Single-node environment
In a single-node environment there is little that can be done about the outage, other than making it clean, so that no errors are recorded in the log:
Before a maintenance window, it is recommended that you disable any scheduled jobs.
From the Manage the system menu, navigate to Maintenance> Scheduled jobs, and disable any jobs that are scheduled for the maintenance time.
If any such jobs have already started, wait for them to end, or close them safely.
Before doing any maintenance that changes something in configuration, especially when upgrading Microsoft SQL Server (for which a Migration may be required), backup the server in question (Snapshot in a VM, disk image on baremetal) in case something goes wrong and you need to rollback.
Note that upgrading MSSQL to a newer version may not officially be supported by Bravura Security; in those cases, the MSSQL server could still work in compatibility mode. Ensure that you test in a separate environment before applying in production.
See Installing database and database client software for a list of database versions officially supported.
If the maintenance is to be done on the Bravura Security Fabric application node, arrange with the proxy service used in the network environment, or with the DNS resolver, to forward calls to a static page on some other web server that describes the outage and the planned service restoration time; otherwise users will be faced with a "service unavailable" error from their browsers if they try to access the product web interface.
If the maintenance is to be done on the backend database and that is running on a different server:
Disable Bravura Security tasks in the OS task scheduler.
Disable the Bravura Security External Database Replicator tasks in a single-node instance or on the secondary node(s) of a replicated instance. See the File Synchronization section in the Replication and Recovery documentation.
Stop the Microsoft IIS service (w3svc) or redirect HTTP requests to the application to a static page as mentioned above.

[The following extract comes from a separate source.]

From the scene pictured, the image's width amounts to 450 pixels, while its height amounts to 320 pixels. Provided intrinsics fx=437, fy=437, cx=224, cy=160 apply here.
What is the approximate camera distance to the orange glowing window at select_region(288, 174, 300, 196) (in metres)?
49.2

Stop and disable the <iddb>.
To automate the service part of this, in Powershell:
gsv w3svc,*_<instancename> | % {C:\Windows\System32\sc stop $_.Name}
When database maintenance is completed, restore these processes in reverse order:
<iddb> and the rest of the non-disabled Bravura Security Fabric services, IIS, scheduled tasks.
gsv *_<instancename>,w3svc | % {C:\Windows\System32\sc start $_.Name}
Monitor
idmsuite.log
when the product services (especiallyiddb
) are starting up, and address any errors before continuing.
Multi-node environment
In order to provide service continuity and failover, Bravura Security Fabric offers application-level data and configuration replication. That allows one application node to be taken down for maintenance as described above, while the other nodes continue to respond to user requests.
When this happens, the nodes that remain running will queue any changes in their respective instance db\replication directories.
When the free space available on the disk reaches 10% (90% is used by the queues, logs or other files in that disk partition or virtual disk), the product will not respond to user requests anymore. Administrators with the "Configure replication" privilege can increase the replication thresholds.
If upgrading the MSSQL service, note that until all replicated nodes' databases are upgraded, the <iddb> will warn that there are different database versions, both on the Database replication page, and in idmsuite.log
.
After performing maintenance on the server or backend, bring the node back up, and look at the page for each node under Manage the system> Maintenance> Database replication . Scroll down on the page to verify that the queue is empty between the current node and all others listed in separate sections on that page.
See also
Replication and Recovery provides for more detailed information on restoring nodes in a replicated environment.